Notfälle
Stand: 02. Dezember 2011
Vertrauensanwälte/anwältinnen
Der Vertrauensanwalt kann für Auskünfte und seine sonstige Tätigkeit ein entsprechendes Honorar von der Partei fordern. Diese Kosten sind ausschließlich von der Partei zu entrichten
Vertrauensanwalt: Herr Dr. Max WIELAND
Institution: -
Straße: Leuchtenbergring 3
Stadt: München DE-81677
Telefon: (+49/89) 41 30 94-0Telefax: (+49/89) 47 049 39Internet: www.radrwieland.de
Arbeitsgebiet: Fachanwalt für Steuerrecht und Erbrecht
Vertrauensanwalt: Herr Dr. Peter WIELAND
Straße: Leuchtenbergring 3
Stadt: München DE-81677
Telefon: (+49/89) 41 61 93 36-0Telefax: (+49/89) 41 61 93 36-6Internet: www.thinklaw.de
Arbeitsgebiet: Fachanwalt für Arbeitsrecht
Merkblatt für ÖsterreicherInnen im Ausland:
Wie verhalte ich mich in einer Krisensituation im Ausland?
Sicherheit beginnt mit der Vorbereitung.
- Informieren Sie sich über lokale Gesetze, Gebräuche und die Lage vor Ort.
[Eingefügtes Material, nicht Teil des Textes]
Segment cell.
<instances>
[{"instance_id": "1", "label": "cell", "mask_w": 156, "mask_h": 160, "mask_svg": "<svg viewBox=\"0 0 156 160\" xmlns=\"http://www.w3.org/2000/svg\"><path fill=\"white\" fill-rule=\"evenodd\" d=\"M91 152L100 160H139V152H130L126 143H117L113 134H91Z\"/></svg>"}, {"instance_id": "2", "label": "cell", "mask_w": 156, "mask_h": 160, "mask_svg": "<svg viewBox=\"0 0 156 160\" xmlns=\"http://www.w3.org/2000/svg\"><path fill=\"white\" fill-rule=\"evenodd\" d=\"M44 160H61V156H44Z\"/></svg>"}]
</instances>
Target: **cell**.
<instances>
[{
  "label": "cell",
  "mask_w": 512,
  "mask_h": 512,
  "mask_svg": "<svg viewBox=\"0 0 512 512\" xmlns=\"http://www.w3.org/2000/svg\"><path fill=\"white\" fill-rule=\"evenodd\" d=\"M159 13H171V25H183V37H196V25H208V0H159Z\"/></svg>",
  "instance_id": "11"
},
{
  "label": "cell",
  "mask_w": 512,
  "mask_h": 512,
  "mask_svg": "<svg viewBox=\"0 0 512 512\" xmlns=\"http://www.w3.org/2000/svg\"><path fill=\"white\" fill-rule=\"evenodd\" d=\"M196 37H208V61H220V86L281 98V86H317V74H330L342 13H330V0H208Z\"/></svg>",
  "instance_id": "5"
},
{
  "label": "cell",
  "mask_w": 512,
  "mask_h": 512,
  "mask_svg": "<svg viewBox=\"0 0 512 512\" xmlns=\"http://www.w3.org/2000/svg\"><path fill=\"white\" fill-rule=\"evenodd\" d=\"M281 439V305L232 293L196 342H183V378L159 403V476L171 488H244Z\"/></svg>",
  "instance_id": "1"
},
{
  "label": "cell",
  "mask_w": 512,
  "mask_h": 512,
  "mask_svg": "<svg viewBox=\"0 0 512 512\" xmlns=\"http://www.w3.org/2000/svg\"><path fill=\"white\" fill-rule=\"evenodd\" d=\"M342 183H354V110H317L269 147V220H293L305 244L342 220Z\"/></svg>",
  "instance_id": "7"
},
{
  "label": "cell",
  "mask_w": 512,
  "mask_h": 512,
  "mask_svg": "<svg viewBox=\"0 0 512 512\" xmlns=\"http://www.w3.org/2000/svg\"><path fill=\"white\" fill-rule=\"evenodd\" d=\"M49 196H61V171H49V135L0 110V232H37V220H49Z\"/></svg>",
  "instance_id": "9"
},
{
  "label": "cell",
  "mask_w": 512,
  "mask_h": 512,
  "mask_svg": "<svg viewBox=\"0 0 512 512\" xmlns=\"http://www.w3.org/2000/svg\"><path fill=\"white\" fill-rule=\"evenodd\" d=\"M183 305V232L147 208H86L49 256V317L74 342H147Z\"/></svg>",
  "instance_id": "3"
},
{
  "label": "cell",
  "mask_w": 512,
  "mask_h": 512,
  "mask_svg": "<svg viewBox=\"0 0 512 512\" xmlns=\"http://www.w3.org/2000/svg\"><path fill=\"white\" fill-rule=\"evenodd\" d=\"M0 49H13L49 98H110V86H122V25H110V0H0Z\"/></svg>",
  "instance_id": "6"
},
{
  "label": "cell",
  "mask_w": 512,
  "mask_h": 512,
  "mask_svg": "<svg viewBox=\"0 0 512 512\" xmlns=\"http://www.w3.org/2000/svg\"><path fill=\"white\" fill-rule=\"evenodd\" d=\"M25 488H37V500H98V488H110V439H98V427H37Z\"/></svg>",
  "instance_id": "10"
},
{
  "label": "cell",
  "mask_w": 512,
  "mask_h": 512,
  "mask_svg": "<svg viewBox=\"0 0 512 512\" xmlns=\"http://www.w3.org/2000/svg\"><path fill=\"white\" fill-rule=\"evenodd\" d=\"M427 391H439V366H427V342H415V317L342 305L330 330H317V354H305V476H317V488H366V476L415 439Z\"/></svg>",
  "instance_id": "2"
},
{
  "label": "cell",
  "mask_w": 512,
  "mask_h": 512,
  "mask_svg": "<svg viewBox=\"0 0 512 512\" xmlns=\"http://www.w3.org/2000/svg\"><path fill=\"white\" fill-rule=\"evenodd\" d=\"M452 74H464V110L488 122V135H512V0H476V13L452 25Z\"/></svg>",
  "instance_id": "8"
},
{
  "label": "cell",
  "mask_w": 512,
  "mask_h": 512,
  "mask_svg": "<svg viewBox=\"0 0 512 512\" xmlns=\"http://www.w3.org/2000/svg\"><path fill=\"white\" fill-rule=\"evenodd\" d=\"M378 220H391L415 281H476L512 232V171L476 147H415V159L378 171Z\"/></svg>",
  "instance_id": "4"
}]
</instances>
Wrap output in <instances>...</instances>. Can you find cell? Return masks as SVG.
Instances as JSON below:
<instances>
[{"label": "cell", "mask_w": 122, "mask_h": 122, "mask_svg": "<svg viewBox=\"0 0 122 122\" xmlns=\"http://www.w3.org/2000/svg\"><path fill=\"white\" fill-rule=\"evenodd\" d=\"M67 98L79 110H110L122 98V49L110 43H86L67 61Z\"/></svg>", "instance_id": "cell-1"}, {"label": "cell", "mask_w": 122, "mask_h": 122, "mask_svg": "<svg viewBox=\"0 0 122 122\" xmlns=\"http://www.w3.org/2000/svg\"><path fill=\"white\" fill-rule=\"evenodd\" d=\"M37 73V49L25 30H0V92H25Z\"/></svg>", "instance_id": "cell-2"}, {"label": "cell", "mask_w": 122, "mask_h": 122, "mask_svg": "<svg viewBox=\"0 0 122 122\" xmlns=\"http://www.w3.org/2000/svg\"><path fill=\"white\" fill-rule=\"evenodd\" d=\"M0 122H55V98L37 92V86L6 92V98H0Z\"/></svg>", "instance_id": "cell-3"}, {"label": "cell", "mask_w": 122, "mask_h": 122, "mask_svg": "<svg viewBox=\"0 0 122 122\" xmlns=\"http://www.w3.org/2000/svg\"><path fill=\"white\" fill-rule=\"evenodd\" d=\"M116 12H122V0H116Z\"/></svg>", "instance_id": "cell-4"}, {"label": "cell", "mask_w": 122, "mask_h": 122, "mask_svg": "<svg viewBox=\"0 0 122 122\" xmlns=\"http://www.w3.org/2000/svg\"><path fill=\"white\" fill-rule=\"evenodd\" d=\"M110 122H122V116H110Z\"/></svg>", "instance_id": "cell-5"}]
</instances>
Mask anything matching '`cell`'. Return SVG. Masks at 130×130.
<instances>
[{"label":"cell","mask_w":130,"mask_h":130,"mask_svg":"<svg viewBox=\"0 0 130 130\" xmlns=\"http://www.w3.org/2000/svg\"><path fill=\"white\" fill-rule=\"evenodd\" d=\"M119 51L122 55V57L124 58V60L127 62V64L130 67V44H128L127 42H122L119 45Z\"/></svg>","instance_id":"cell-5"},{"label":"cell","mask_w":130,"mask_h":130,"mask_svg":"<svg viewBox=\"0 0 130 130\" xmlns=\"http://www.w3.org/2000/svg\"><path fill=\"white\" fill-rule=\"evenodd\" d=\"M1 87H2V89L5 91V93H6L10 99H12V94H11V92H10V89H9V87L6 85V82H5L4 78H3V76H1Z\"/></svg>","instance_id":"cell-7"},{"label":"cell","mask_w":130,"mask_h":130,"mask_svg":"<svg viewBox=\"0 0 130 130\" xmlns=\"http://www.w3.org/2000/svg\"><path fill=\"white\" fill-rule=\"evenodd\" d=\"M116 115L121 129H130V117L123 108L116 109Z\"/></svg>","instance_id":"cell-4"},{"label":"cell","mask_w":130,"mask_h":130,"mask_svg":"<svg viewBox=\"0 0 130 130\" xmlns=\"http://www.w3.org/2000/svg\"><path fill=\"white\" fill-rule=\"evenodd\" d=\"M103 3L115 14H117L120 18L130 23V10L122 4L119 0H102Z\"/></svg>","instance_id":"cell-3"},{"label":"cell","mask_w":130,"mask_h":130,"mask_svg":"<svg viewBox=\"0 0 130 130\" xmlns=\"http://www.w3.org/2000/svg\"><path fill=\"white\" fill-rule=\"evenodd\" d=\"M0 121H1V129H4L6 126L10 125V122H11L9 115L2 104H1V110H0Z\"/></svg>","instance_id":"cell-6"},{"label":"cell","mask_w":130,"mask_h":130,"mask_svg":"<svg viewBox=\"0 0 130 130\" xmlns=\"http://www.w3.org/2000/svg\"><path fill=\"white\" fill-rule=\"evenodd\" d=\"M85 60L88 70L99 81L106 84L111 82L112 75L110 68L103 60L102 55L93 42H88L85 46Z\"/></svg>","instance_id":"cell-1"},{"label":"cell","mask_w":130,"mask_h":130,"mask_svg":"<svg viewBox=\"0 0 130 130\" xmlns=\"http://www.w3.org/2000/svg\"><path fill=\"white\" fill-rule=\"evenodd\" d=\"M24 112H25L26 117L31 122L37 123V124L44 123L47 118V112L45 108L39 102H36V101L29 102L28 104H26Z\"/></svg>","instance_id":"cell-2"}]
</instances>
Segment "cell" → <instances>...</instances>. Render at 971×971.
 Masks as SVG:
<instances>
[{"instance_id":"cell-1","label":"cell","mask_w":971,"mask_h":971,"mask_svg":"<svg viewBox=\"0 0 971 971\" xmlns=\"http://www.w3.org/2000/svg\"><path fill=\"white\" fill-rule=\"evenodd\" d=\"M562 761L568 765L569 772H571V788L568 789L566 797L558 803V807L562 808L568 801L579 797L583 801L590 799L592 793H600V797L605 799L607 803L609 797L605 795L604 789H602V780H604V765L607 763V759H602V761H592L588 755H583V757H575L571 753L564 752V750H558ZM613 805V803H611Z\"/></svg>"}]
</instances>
- Informieren Sie Ihr Umfeld (Familie, Freunde, Kollegen) über Ihren Aufenthalt.
- Hinterlassen Sie Ihre Daten an der österreichischen Vertretungsbehörde.
- Prüfen Sie, ob Ihre Reisedokumente und Aufenthaltsberechtigungen in Ordnung und Ihre Impfungen aktuell sind.
- Kontrollieren Sie ihre Finanzen und Ihren Versicherungsschutz. Hinterlegen Sie bei der Versicherung eine Aufstellung Ihrer Wertgegenstände
- Besorgen Sie sich Vorräte (Taschenlampe, Radio-Empfangsgerät, Batterien, Wasserreserven Bargeld)
- Bereiten Sie sich innerlich auf einen möglichen Krisenfall vor. Als mündiger Bürger entscheiden und handeln Sie unabhängig und in eigener Verantwortung.
Im allgemeinen Krisenfall (z.B. Katastrophen und politischen Unruhen)
- Hören Sie regelmäßig vertrauenswürdige Nachrichten.
- Achten Sie auf Ihre Sicherheit. Begeben Sie sich nicht in gefährdete Gebiete. Folgen Sie den Anweisungen der Behörden.
- Wenden Sie sich bei an die nächste österreichische Auslandsvertretung (Botschaft, Konsulat, Honorarkonsulat) und hinterlassen Sie Ihre Daten. Wo eine solche nicht vorhanden ist, haben Sie das Recht sich an die Vertretungsbehörden eines EU-Landes wenden. Die Botschaft ist bemüht – ohne Gewähr – über die Lage, Sammelpunkte und Ausreisemöglichkeiten zu informieren.
- Kontaktieren Sie Ihren Arbeitgeber, ihre entsendende Organisation oder IhrenReiseveranstalter zur Unterstützung. Halten Sie mit Landsleuten oder Angehörigen befreundeter Nationen Kontakt. Überlegen Sie, ob Sie sich für Gemeinschaftsaufgaben zur Verfügung stellen können.
- Erkundigen Sie die Verkehrsverbindungen und überlegen Sie Transportmöglichkeiten.
- Bereiten Sie das für Sie Notwendigste für eine rasche Abreise vor (Pässe, Unterlagen; Bargeld; Medikamente; Handy; Radio; Kleidung; Hygieneartikel;
Taschenlampe - bei einer Evakuierung kann oft nur beschränkt und selbst tragbares Gepäck mitgenommen werden).
- Erfüllen Sie lokale Pflichten von deren Erfüllung eine Ausreise abhängen kann (z.B. Begleichung allfälliger Schulden oder Steuern, Registrierung, etc.)
Bei individuellen Problemen
Die österreichische Vertretungsbehörden sind auch für Sie da wenn:
- Sie den Pass verloren haben
- Sie finanzielle Hilfe in einer unverschuldeten Notlage benötigen. Hier wird geklärt, ob bzw. wie Ihnen vor allem bei der Beschaffung von Eigenmitteln geholfen werden kann.
- Sie schwer erkrankt sind oder einen schweren Unfall hatten. Die Vertretung kann Angehörige in Österreich benachrichtigen und einen lokalen Arzt oder Anwalt empfehlen.
- Sie verhaftet oder in Ihrer Freiheit beschränkt wurden. Verlangen Sie sofort, dass die zuständige Vertretungsbehörde verständigt wird.